EXERCISE.
Write the next few paragraphs of the piece on closing global crop yield gaps, starting right after its final sentence.

PAGE EXTRACT.
To tease out trends in global crop yields on a regional scale, the authors took a statistical approach — combining existing national and sub-national data for both crop yield and fertilizer input. They divided the world into areas of similar growing characteristics on the basis of climate, and then calculated attainable yield and the factors contributing to yield gaps for 17 major crops, including wheat, rice and maize. In this way, they were able to build models relating yield solely to inputs — and therefore to calculate what inputs were necessary to close yield gaps and to identify regions where yields could be maintained using reduced inputs.

For example, China could maintain yields while reducing fertilizer use, which would lower emissions of nitrous oxide, says lead author Jonathan Foley, director of the Institute on the Environment at the University of Minnesota. “Our study adds to growing evidence that we can increase food production and improve the environment — by doing nothing more than being smart.”

Challenges ahead

But Foley’s big-picture perspective does not sit easily with agriculturalists. “This is a refreshing look at yield gaps at a global level, but it is deeply flawed,” says Pedro Sanchez at Columbia University in New York city. Sanchez says that the study ignores the need to develop improved high-yielding crop varieties to close the gaps and wrongly assumes that the amount of fertilizer use in the highest-yielding regions will be required everywhere that a crop is grown.

“The authors did a tremendous job estimating nutrient applications for so many different crops, but I worry that using statistics of past performance as the basis to explore the future is dangerous because it misses important process-level information,” says Martin van Ittersum, an agricultural modeller at Wageningen University in the Netherlands. For example, the study failed to show a significant effect of soils — which can vary dramatically in pH and organic-matter content, factors that directly affect crop performance. "Every agronomist would be surprised to see that the effect of soils is averaged out using this method," he says. Van Ittersum and his colleagues are creating a 'Global Yield Gap Atlas' using simulation-based models to capture data on agronomic conditions, water usage and crop yield.

GIVEN DATA.
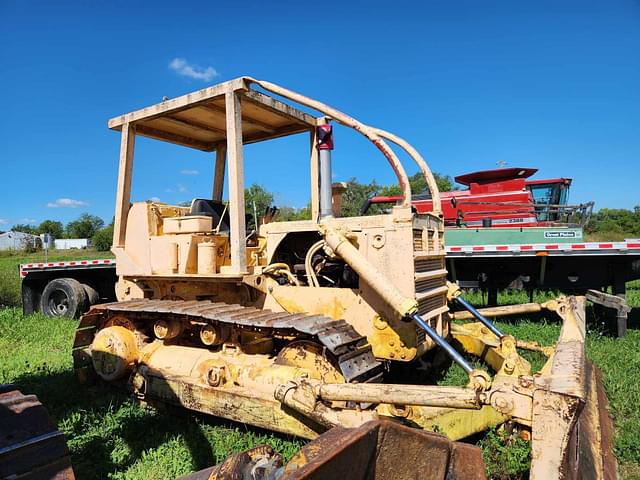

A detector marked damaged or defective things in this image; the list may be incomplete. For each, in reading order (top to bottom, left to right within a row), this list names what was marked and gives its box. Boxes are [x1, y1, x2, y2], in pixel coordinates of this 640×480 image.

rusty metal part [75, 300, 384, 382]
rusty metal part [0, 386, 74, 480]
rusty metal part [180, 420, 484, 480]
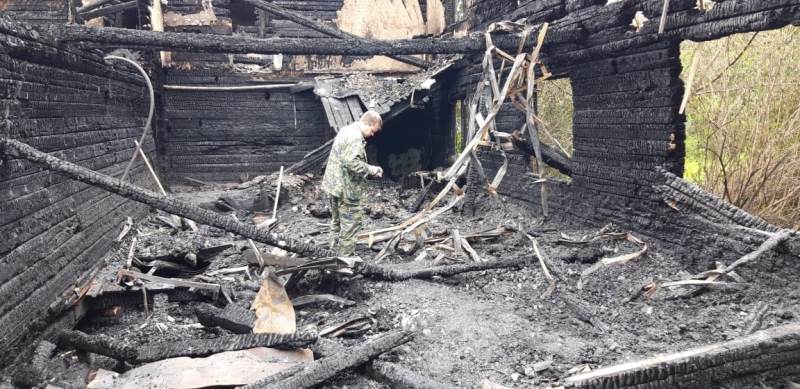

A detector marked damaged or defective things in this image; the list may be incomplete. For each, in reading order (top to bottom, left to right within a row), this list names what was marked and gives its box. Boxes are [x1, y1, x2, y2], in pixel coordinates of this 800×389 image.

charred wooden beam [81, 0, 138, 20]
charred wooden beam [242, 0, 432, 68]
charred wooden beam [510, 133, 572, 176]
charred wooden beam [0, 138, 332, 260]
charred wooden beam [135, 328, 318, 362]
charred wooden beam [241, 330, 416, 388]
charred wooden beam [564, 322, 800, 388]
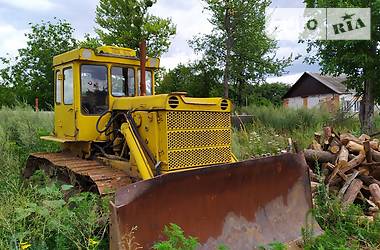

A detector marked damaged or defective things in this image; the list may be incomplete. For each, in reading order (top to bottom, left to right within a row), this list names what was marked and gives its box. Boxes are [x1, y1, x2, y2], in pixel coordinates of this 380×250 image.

RESULT OF THIS TASK.
The study authors admit that they too were surprised that their model was insensitive to soils. “We are not saying that soils are unimportant; it’s just very difficult to find a single soil parameter that influences global crop yields,” says Foley, adding that robust global soil data are needed. Mueller says that the team's top-down statistical approach complements bottom-up, field-based agronomic research that cannot easily be scaled up to a regional or global level.

But sceptics are most critical of the study's suggestion that increased irrigation can close crop-yield gaps sustainably. Traditionally, strategies for closing yield gaps are specific to either irrigated systems or those that receive adequate water from rain; converting a rain-supplied system to an irrigated system is not easily accomplished because of the hefty investment required, says Tony Fischer, an agricultural scientist at the Commonwealth Science and Industrial Research Organisation in Canberra, Australia. Not to mention that agriculture is responsible for 70% of Earth’s freshwater use. “The question is whether there is even enough water available to irrigate,” adds van Ittersum.

Mueller and Foley plan to tackle the trade-offs associated with increasing irrigation next. “We need to find ways to take the pressure off water-sensitive regions by perhaps intensifying agriculture elsewhere,” says Foley.